Mais de um ano em processo de recuperação judicial (desde 31 de agosto de 2024) e até o momento, credores, clientes e funcionários da 123Milhas ainda não têm segurança sobre seus administradores judiciais – advogados, escritórios ou associações de advogados selecionados pela Justiça para conduzir o processo. Até o momento foram três trocas em um processo que se arrasta com várias reviravoltas no Tribunal de Justiça de Minas Gerais (TJMG) e que é extremamente lucrativo, sendo que só de honorários fixos pode chegar a R$ 34,5 milhões para os administradores, quase sempre os mesmos envolvidos em 70% dos procedimentos de falência ou recuperação no estado, como tem mostrado a reportagem do Estado de Minas desde 9 de maio de 2024.
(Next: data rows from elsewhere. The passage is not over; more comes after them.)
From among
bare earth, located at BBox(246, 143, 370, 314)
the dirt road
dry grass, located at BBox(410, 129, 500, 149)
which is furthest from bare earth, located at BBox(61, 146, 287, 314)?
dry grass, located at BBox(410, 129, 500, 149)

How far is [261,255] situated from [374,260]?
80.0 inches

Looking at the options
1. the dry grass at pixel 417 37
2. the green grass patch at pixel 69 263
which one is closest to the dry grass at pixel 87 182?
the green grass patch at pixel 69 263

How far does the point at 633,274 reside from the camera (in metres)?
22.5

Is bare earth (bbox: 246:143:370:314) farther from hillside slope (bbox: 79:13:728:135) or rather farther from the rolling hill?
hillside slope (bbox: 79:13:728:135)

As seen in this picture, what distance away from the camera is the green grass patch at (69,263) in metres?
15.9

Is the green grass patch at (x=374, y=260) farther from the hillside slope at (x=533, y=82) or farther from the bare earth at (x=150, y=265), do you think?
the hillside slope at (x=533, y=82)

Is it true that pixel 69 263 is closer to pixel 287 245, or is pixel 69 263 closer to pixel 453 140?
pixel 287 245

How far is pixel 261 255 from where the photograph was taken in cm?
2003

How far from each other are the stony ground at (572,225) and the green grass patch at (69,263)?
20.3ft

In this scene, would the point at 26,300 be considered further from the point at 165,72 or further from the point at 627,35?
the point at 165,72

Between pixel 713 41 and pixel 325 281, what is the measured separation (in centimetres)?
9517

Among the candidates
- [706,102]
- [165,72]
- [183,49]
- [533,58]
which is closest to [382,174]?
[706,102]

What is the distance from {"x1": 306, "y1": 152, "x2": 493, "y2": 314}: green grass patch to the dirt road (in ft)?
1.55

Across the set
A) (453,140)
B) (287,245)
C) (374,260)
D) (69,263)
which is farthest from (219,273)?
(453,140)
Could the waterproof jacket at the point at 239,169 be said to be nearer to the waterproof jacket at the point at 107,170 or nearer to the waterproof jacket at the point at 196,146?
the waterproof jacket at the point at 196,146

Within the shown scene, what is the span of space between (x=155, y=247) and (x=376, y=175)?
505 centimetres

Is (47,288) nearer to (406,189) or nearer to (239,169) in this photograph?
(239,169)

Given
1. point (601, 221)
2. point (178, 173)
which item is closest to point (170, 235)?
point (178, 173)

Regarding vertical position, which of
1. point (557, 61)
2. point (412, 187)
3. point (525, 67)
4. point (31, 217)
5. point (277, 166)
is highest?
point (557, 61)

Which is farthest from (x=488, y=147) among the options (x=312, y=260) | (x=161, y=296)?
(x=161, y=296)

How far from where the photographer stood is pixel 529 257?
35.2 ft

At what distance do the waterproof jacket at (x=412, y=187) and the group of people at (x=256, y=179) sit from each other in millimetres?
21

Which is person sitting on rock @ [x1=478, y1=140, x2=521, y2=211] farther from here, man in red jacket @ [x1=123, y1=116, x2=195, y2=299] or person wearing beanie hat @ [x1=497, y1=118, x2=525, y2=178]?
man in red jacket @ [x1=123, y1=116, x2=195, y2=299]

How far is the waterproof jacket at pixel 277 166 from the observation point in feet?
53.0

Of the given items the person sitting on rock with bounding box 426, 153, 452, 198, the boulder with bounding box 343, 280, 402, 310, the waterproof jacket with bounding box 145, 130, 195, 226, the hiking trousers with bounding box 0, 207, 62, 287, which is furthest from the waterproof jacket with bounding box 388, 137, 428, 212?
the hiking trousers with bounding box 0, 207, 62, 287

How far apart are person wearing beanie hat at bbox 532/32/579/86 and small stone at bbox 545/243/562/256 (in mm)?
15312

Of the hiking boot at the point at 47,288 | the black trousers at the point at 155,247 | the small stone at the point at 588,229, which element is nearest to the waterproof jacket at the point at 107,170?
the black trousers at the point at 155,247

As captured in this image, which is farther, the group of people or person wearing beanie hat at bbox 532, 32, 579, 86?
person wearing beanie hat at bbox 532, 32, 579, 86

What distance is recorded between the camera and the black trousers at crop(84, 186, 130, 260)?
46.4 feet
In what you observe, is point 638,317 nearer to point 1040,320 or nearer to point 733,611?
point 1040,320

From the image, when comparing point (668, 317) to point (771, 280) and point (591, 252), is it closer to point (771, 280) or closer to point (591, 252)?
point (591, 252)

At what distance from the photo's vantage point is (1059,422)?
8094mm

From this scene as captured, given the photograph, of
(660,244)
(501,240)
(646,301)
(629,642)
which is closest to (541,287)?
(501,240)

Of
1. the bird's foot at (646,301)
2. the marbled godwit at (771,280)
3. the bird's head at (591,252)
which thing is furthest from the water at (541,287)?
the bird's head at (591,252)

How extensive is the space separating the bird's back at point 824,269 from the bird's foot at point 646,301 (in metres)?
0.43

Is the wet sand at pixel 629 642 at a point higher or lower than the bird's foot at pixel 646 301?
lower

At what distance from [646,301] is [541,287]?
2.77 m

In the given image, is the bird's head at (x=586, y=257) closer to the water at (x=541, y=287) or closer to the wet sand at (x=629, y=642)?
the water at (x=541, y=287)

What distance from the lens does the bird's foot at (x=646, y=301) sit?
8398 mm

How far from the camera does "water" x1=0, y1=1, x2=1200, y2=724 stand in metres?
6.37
No caso da empresa belo-horizontina 123 Milhas, a causa foi estipulada em R$ 2,3 bilhões e tem 700 mil credores, entre fornecedores, clientes e parceiros. Admitido pelo TJMG em 31 de agosto de 2023, o processo de recuperação teve os escritórios Japur Administração Judicial, Paoli Balbino & Balbino Advogados e Inocêncio de Paulo Advogados, selecionados pela juíza Cláudia Helena Batista, da 1ª Vara Empresarial de Belo Horizonte.

Contudo, sendo o maior credor da 123 Milhas, o Banco do Brasil entrou com recurso em setembro de 2023 questionando a capacidade técnica dos profissionais indicados pela magistrada e pedindo a redução do percentual fixo de honorários, que era de 3% (R$ 69 milhões), o que foi acatado monocraticamente pelo relator do caso, desembargador Alexandre Vitor Carvalho. Os escritórios Japur Administração Judicial e Inocêncio de Paulo Advogados foram destituídos e substituídos por Juliana Morais Sociedade de Advogados e a administradora KPMG e os honorários reduzidos pela metade (R$ 34,5 milhões).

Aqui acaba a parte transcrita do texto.